子孫たちは代々そうして「竜眼」と一緒にニコラスの無茶な働き方を受け継いでしまった。「異能」を継いでいると信じているし、「異能」が偽物だとしっている人間はもうこの世にはいないので止める者も居ない。
「嘘」を「真」と勘違いしたままこの「収蔵庫」と早死にの宿命だけが継承され続けている。そう考えると辻褄が合う。
(だとしたら、「竜眼」の真実を隠したまま死んだニコラスとエフィは罪深い)
もしもニコラスやエフィが子供達に本当の事を話していれば、こんな事にはならなかったかもしれない。「竜眼は遺伝しない」、ニコラスが特別なだけだと分かっていれば、短命な一族などにはならずに済んだかもしれない。
ラグナーの代まで「竜眼」が継承されているという事は、異能を抜きにしても鑑別に関する才能がある一族なのだろう。だとしたら、例え「竜眼」という看板が無くても商売は成功したのではなかろうか。
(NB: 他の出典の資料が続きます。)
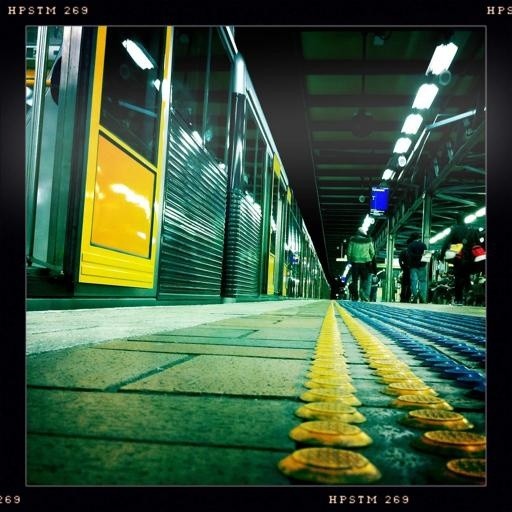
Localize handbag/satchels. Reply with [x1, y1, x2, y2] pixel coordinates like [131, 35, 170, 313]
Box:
[444, 242, 464, 262]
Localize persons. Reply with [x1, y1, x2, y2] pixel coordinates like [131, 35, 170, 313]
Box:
[441, 213, 473, 305]
[398, 239, 413, 302]
[347, 227, 375, 301]
[407, 231, 429, 303]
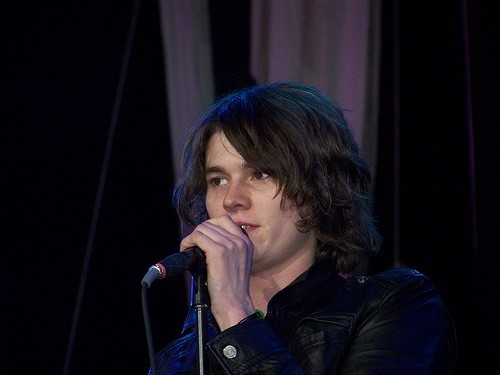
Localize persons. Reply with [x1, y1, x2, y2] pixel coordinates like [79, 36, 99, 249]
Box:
[148, 80, 443, 375]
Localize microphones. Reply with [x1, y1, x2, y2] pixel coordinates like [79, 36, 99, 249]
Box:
[142, 245, 205, 286]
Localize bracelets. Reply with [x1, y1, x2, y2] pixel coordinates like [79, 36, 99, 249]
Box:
[214, 309, 264, 342]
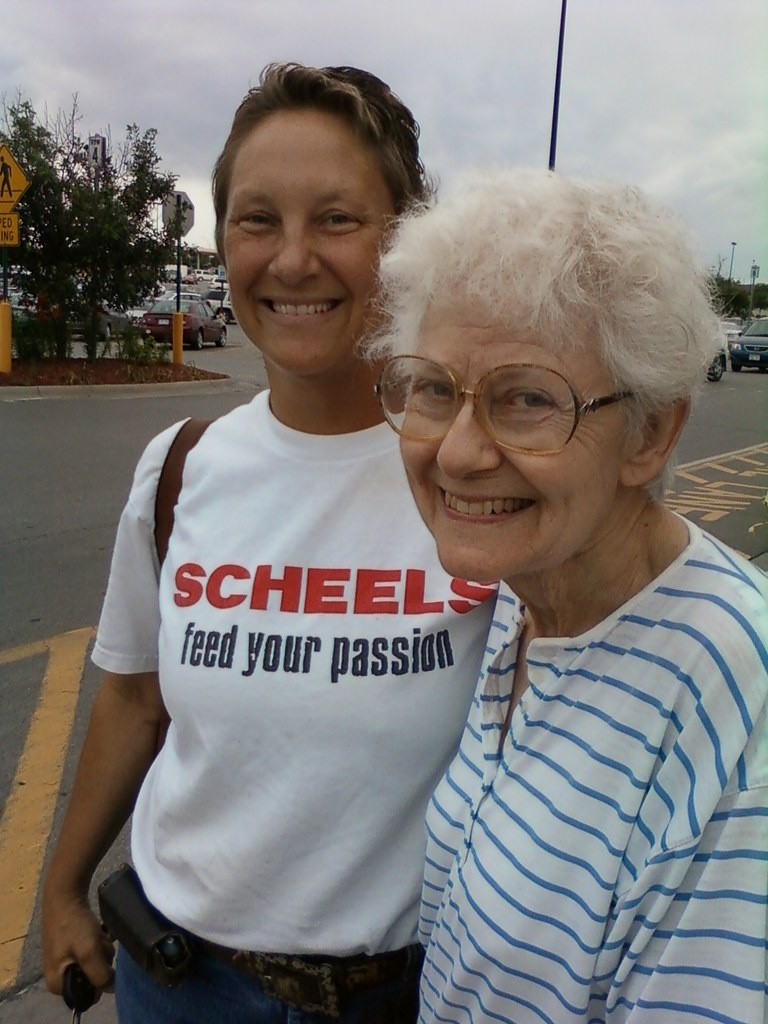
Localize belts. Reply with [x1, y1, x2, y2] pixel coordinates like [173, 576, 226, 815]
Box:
[172, 916, 431, 1019]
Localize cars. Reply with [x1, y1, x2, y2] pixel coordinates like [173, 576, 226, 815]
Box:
[125, 298, 161, 332]
[139, 299, 228, 349]
[182, 275, 197, 284]
[163, 292, 201, 315]
[707, 349, 727, 382]
[0, 265, 132, 342]
[199, 288, 236, 325]
[721, 322, 743, 350]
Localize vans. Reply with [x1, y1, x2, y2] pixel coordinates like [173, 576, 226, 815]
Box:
[191, 270, 218, 282]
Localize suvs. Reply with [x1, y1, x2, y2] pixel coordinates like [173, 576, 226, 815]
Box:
[164, 270, 182, 282]
[208, 277, 230, 290]
[729, 317, 768, 373]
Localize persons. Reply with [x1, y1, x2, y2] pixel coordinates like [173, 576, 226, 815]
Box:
[354, 161, 767, 1024]
[42, 62, 495, 1024]
[182, 268, 195, 285]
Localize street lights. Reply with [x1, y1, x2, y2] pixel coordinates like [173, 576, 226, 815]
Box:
[727, 241, 737, 282]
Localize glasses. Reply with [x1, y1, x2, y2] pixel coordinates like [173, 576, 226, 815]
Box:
[375, 348, 661, 457]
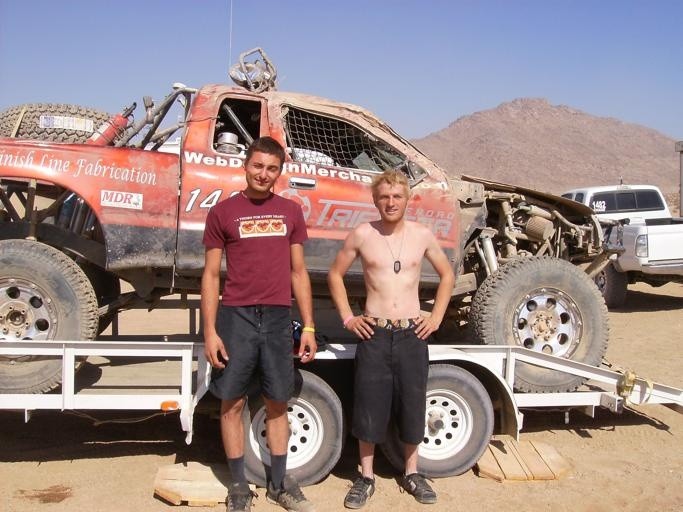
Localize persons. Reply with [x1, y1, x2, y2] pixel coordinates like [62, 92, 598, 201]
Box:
[325, 171, 455, 510]
[202, 138, 318, 511]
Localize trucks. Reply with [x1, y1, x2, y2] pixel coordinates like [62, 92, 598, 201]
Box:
[0, 325, 682, 490]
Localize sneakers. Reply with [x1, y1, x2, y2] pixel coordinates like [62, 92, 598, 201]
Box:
[267, 476, 317, 512]
[401, 472, 438, 503]
[227, 483, 253, 512]
[345, 477, 375, 509]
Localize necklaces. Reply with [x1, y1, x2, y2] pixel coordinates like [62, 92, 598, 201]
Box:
[381, 219, 404, 273]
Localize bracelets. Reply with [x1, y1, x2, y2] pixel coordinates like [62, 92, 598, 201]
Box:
[301, 327, 314, 332]
[343, 316, 353, 327]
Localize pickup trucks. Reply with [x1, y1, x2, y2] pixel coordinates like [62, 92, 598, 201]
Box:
[0, 47, 633, 397]
[548, 182, 683, 308]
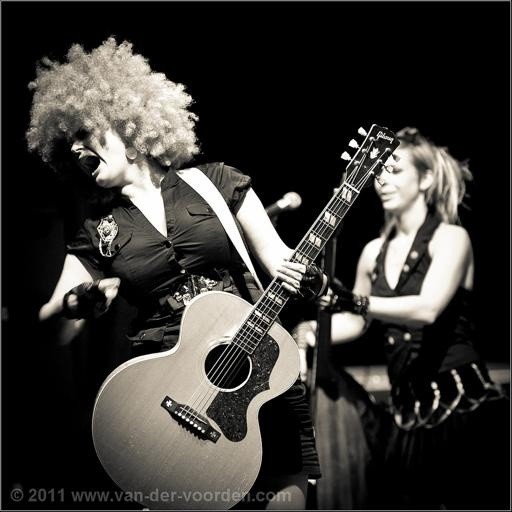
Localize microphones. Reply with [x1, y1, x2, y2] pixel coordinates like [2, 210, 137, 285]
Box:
[262, 191, 303, 217]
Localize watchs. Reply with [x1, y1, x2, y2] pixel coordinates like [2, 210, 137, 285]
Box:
[355, 295, 362, 314]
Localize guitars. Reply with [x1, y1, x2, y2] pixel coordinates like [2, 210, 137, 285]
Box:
[92, 122, 402, 512]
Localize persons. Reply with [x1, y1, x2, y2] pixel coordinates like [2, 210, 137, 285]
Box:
[291, 126, 512, 511]
[25, 37, 327, 512]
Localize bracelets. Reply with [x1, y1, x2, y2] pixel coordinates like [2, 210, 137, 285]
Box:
[361, 296, 369, 315]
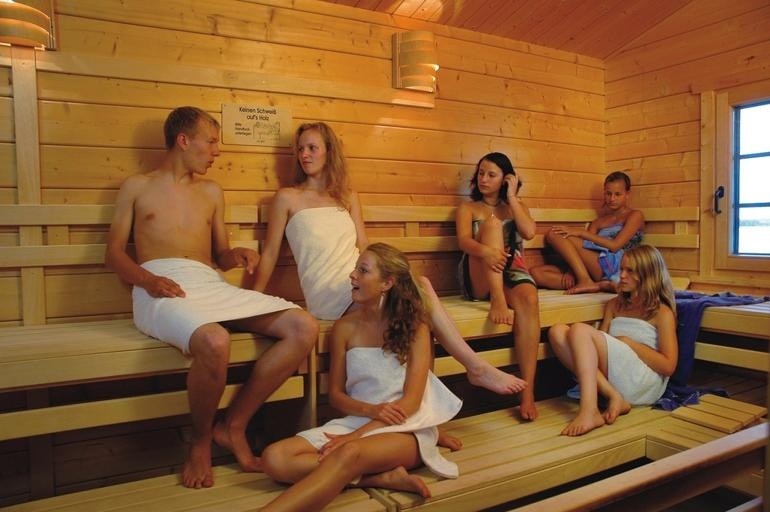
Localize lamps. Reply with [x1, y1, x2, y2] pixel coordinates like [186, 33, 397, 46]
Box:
[391, 26, 440, 94]
[1, 0, 58, 52]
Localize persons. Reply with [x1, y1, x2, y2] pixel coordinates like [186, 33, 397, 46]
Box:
[256, 241, 463, 511]
[252, 120, 532, 452]
[454, 151, 541, 421]
[546, 242, 681, 437]
[104, 106, 321, 491]
[528, 169, 647, 296]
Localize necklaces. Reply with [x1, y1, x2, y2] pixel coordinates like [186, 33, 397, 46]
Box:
[481, 197, 502, 218]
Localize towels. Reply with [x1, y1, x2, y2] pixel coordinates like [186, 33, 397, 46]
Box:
[132, 258, 305, 354]
[285, 206, 362, 320]
[297, 347, 463, 479]
[598, 316, 671, 406]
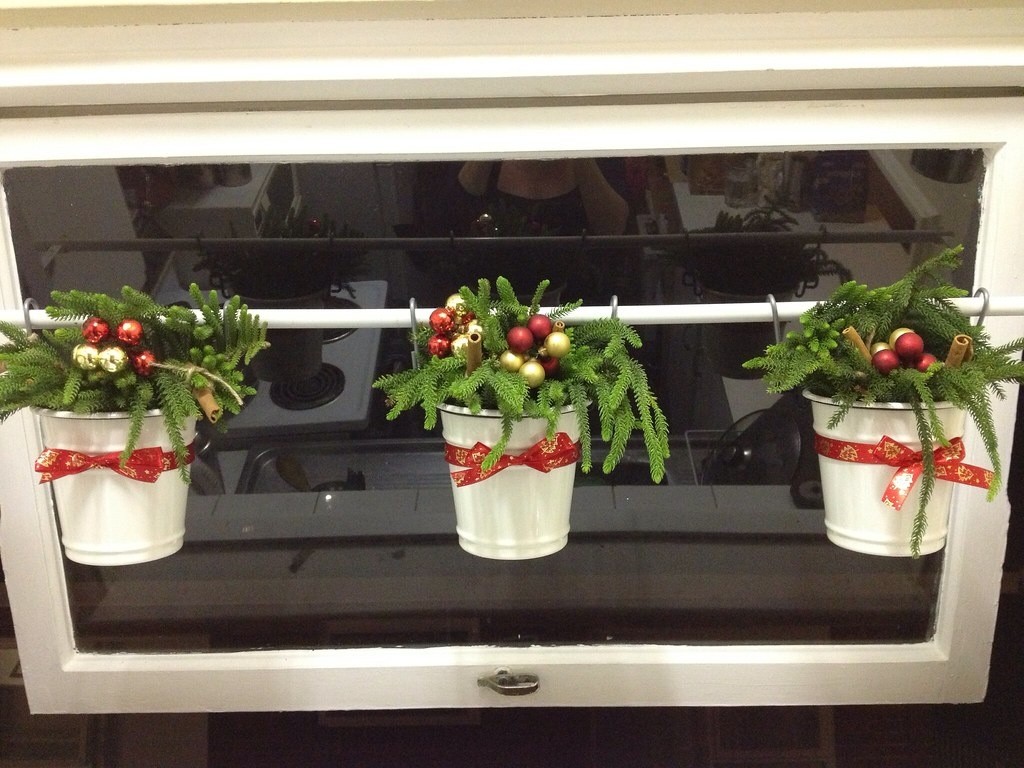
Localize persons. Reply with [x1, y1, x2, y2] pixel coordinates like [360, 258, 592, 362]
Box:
[445, 160, 638, 314]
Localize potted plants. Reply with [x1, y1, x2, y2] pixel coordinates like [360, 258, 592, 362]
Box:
[660, 191, 852, 384]
[740, 242, 1024, 566]
[187, 202, 362, 384]
[0, 283, 276, 569]
[418, 208, 584, 302]
[351, 276, 675, 561]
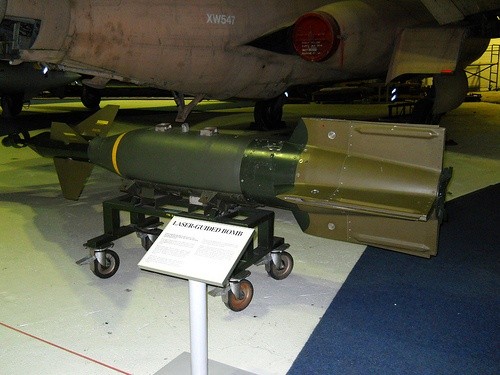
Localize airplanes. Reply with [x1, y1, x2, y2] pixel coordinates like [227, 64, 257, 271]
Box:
[1, 0, 499, 145]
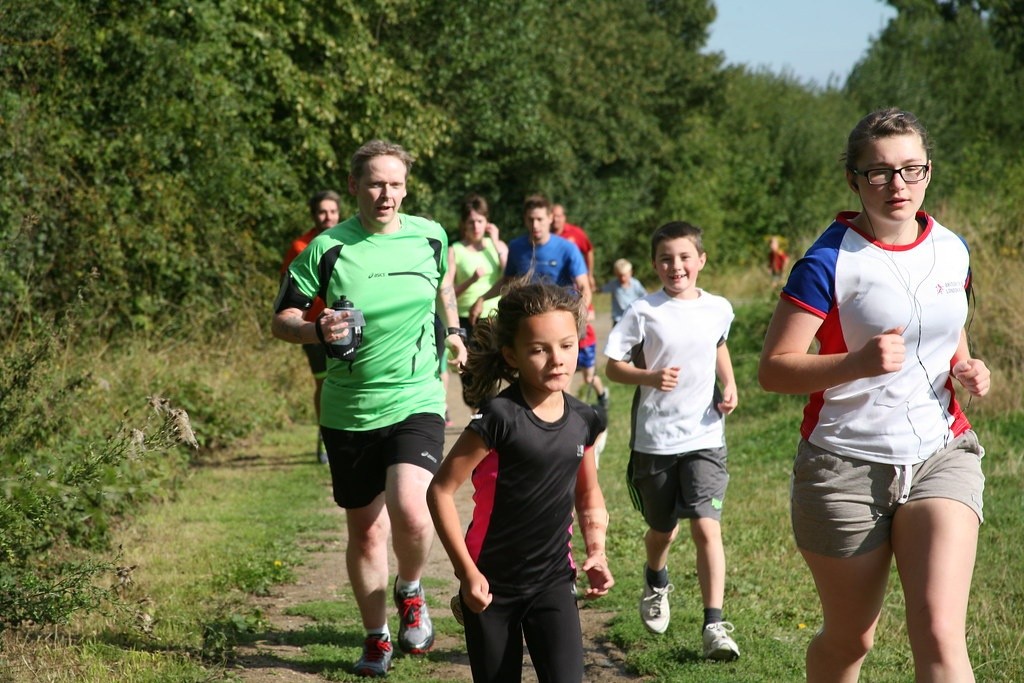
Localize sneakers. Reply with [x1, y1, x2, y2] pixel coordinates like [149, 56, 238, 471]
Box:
[394, 575, 436, 657]
[701, 620, 741, 662]
[353, 633, 393, 676]
[641, 560, 676, 635]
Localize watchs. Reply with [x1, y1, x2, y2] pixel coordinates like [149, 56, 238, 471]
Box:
[444, 327, 467, 342]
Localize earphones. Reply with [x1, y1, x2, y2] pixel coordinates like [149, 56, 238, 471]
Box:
[851, 178, 859, 192]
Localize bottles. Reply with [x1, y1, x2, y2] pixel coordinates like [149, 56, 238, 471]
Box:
[327, 295, 362, 361]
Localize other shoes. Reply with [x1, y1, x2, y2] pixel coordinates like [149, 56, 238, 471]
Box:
[598, 386, 610, 411]
[318, 432, 330, 465]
それとも、家の名誉を守るために何が何でも「竜眼」を継承しなければならないというプレッシャーがあったからこそここまで続けて来られたのか。
『竜眼は不幸をもたらす』
仮にニコラス夫妻が子孫の事を思ってした事だとしても、それが「不幸」を呼んでいるのだとしたらそれは最早呪いだ。早死にするという恐怖、そして家族の幸せを全て仕事に捧げなければならない運命。そんなものを背負わされて「お前たちのためだ」と言われて、一体誰が喜べよう。
(この呪縛は、俺が解いてやらないといけない)
フレムは本能的にそう感じた。それが出来るのは自分しかいない。「竜」がかけた呪いは「竜」が解くべきだと。
「確か、当主が集めた竜に関する資料があるって言ってたな」
鍵束についている鍵を確認する。恐らく竜の意匠が施された鍵が竜に関する資料室の鍵だろう。
「まずは『従』についてもっと調べないと」
竜に関する伝承は世界中に存在する。神官に聞いた話以外にも、もっと「竜」と「従」に関する話を知りたい。そこに何か重要な情報が隠れているかもしれないからだ。
一階にはもう別室がないようなので、二階に移動する。二階は宝石鑑別の練習に使うサンプルを収納した部屋と、珍しい鉱物や宝石を集めた展示室、その奥に翼が生えた竜を象ったレリーフがついたひと際立派な部屋があった。